Sentence exports contain:

```text
sentence    timestamp    video_url    vocab_guess
```

### Import

Generate TTS audio and add sentence cards to Anki.

```shell
./saiki.py import es
./saiki.py import jp ~/Languages/Anki/sentences_jp.txt
./saiki.py import es youtube.tsv --tags youtube,manual
```

The importer accepts plain text sentence files and TSV/CSV files with a
`sentence` column. `text-to-speech` is always added as a tag. If `--tags` is not
provided, `AI-generated` is added.

### Known/New Words

Compare any generated word list against an existing known list:

```shell
./saiki.py compare-words transcript_words.txt ~/Languages/Anki/anki-words/spanish/words_es.txt
```

This prints entries from the first file whose word key does not appear in the
second file.

## Card Assumptions

The default configuration assumes Basic notes with audio on `Front` and the
target-language sentence on `Back`. Word mining reads only the first visible
line by default; use `--full-field` to process the whole field.

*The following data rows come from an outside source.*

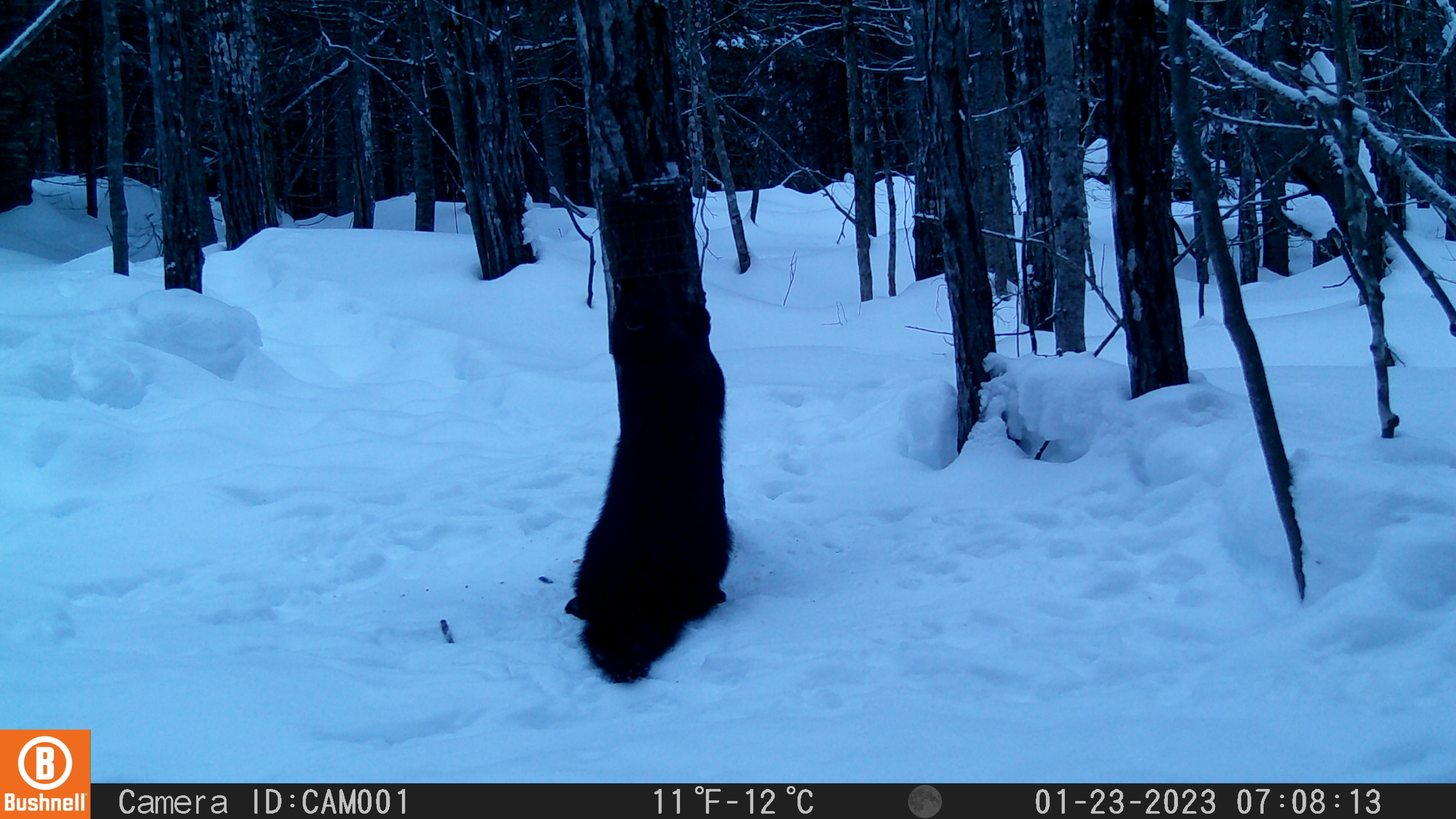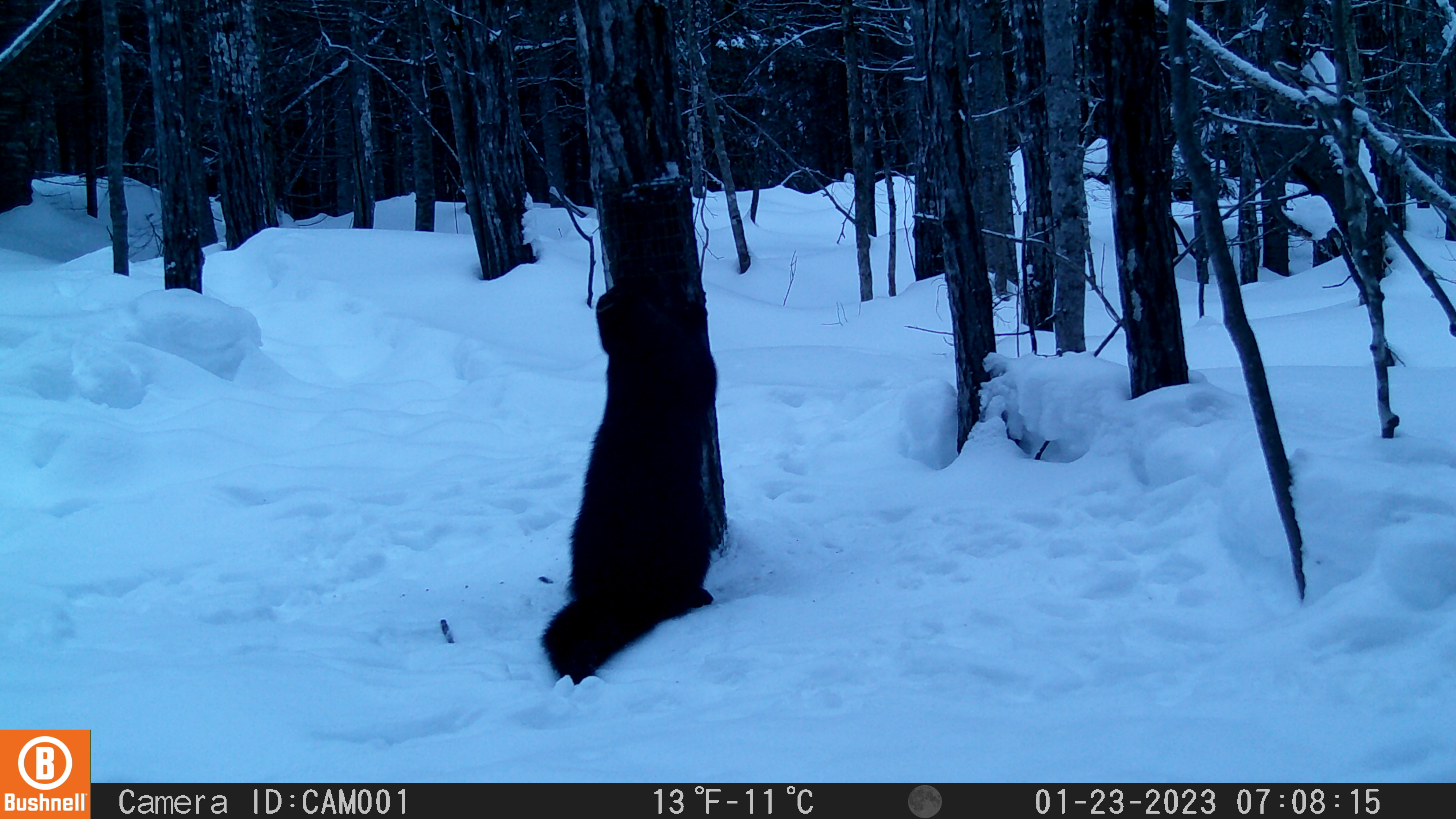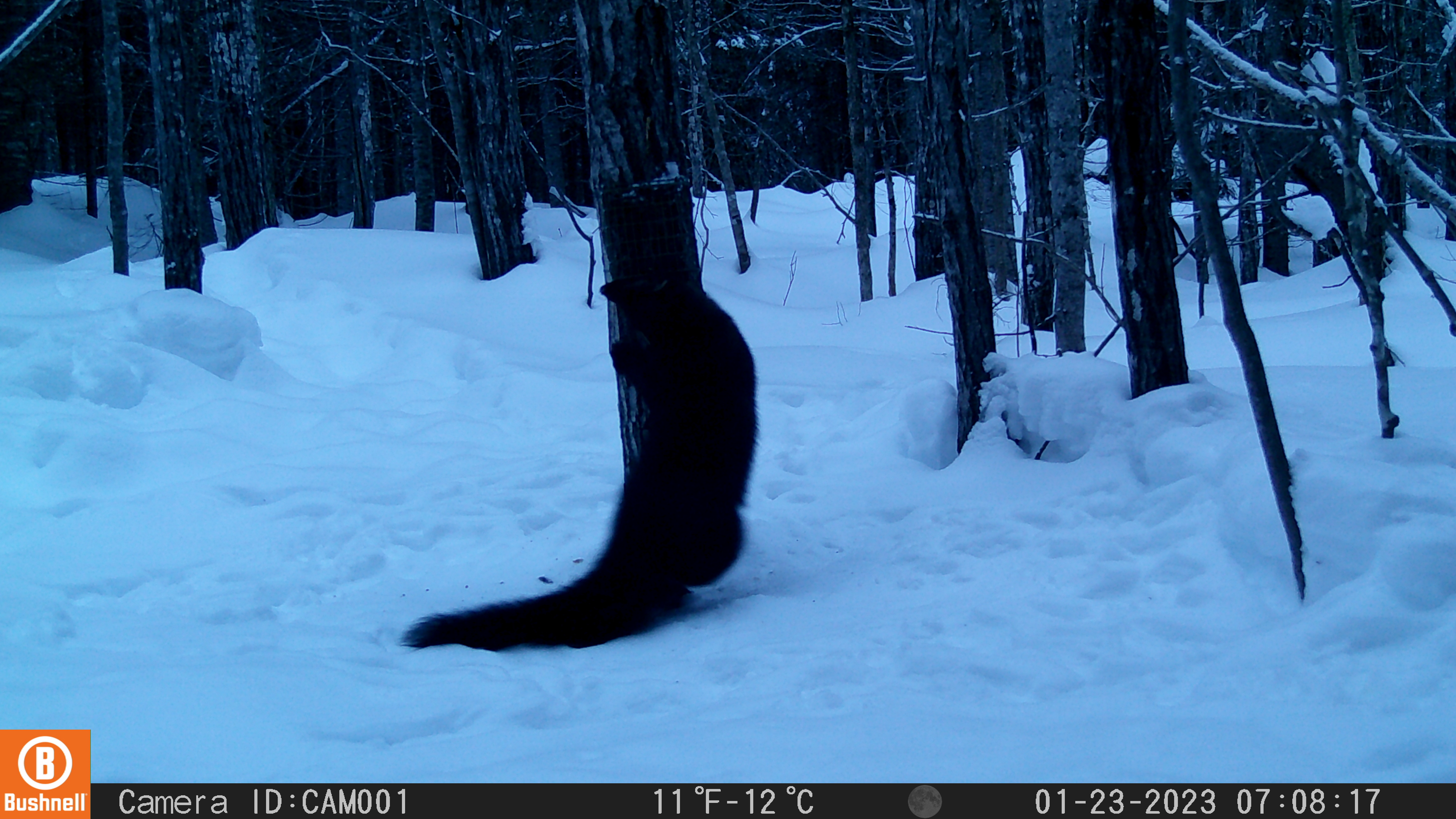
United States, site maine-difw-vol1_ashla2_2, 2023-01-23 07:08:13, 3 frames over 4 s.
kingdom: Animalia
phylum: Chordata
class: Mammalia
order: Carnivora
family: Mustelidae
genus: Pekania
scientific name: Pekania pennanti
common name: fisher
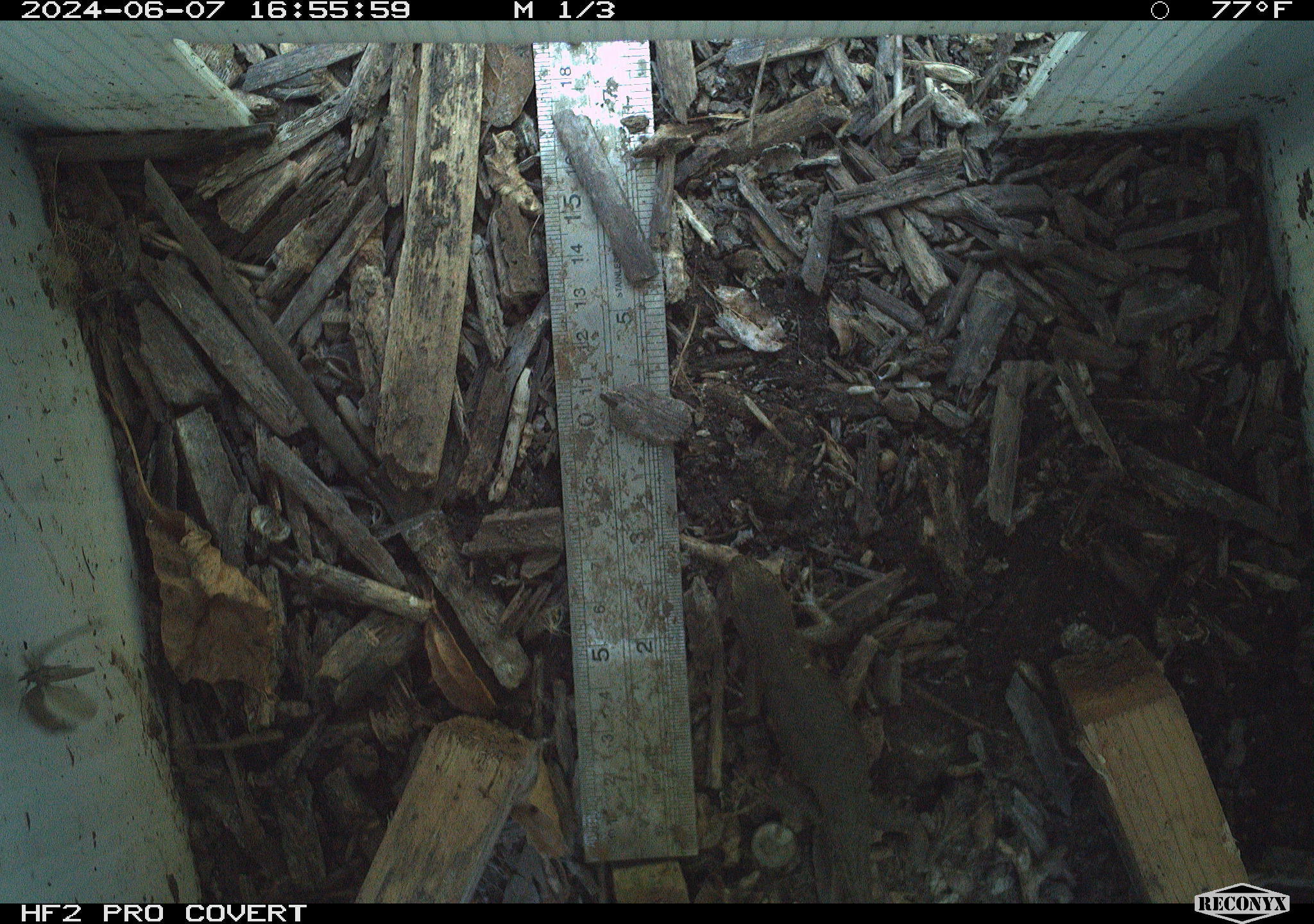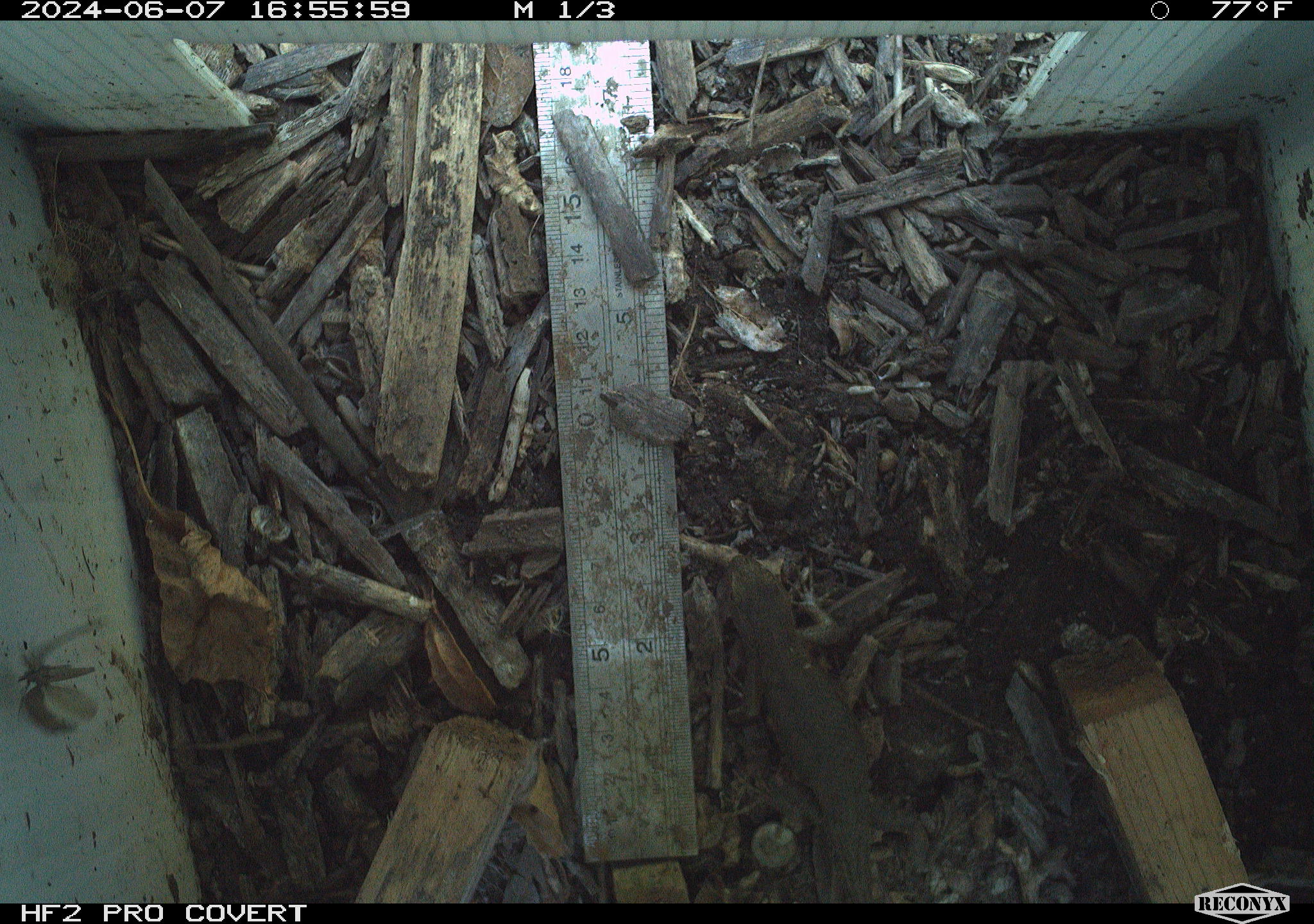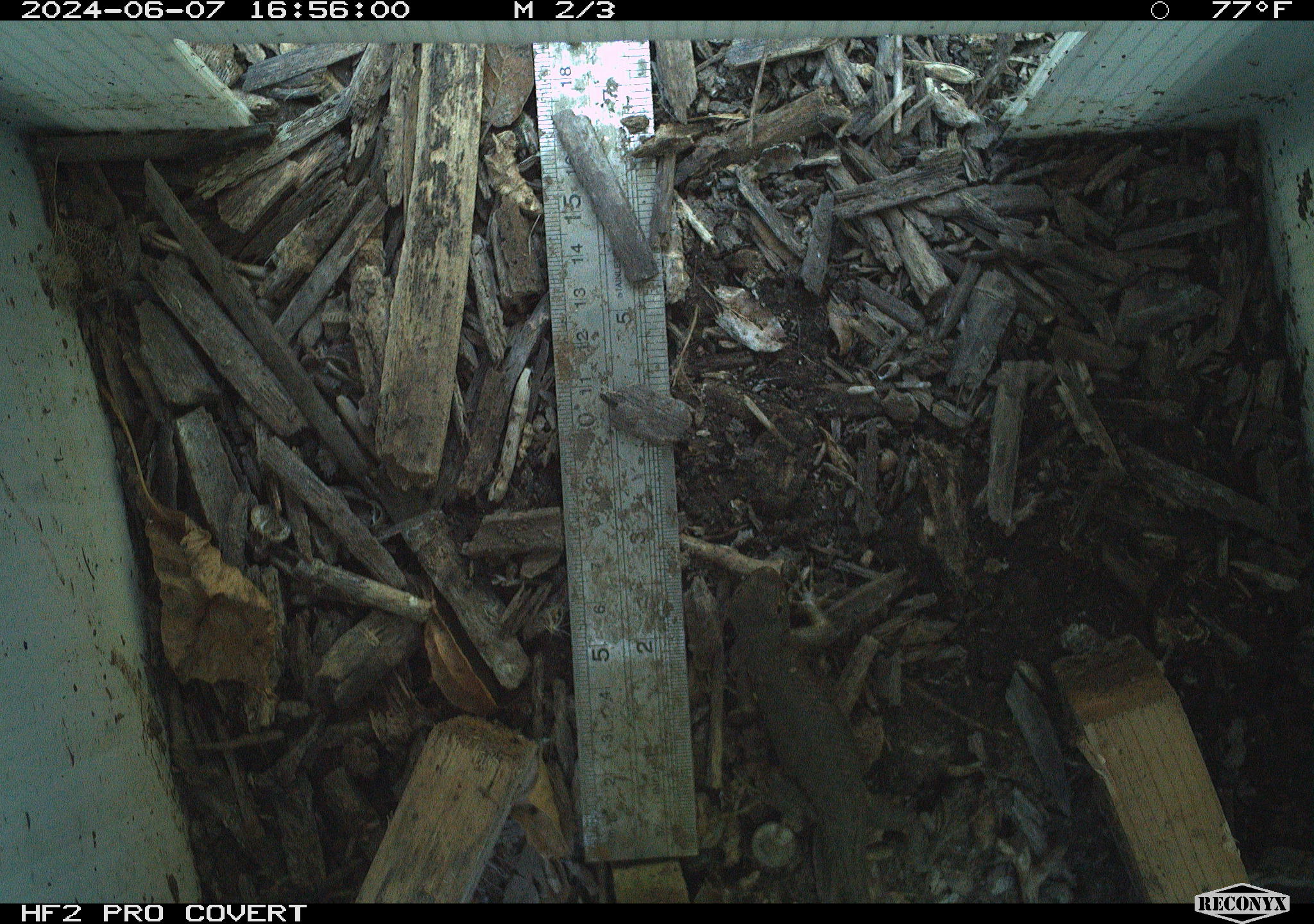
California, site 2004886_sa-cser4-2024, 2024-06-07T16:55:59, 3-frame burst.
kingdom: Animalia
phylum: Chordata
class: Reptilia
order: Squamata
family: Phrynosomatidae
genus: Sceloporus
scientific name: Sceloporus occidentalis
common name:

![anki_basic_card_jp](./figures/anki_basic_card_jp.png)

## To Do

- Add support for different Anki note/card types, including configurable field
  mappings per language and per import workflow.
- Support multiple import profiles, such as sentence cards, vocab cards, audio
  cards, and cloze cards.
- Let YouTube exports map directly into configurable note fields, not just a
  fixed `sentence` column.
- Add richer transcript filtering, such as minimum/maximum sentence length,
  duplicate removal, and punctuation cleanup.
- Add optional audio slicing from videos when timestamp data is available.
- Improve known/new word matching with better lemmatization for transcript
  vocabulary.
- Add more language profiles beyond Japanese and Spanish.
- Add a dry-run mode for imports that previews notes before sending anything to
  AnkiConnect.
- Build a GUI for common workflows like transcript review, sentence selection,
  import previews, and configuration editing.
- Add integration tests with mocked AnkiConnect responses.
- Add shell completion or a small installed command once packaging becomes
  useful.

## Tests

Pure logic tests use the standard library test runner:

```shell
python -m unittest discover -s tests
```

## License

This project is licensed under the MIT License. See [`LICENSE`](./LICENSE).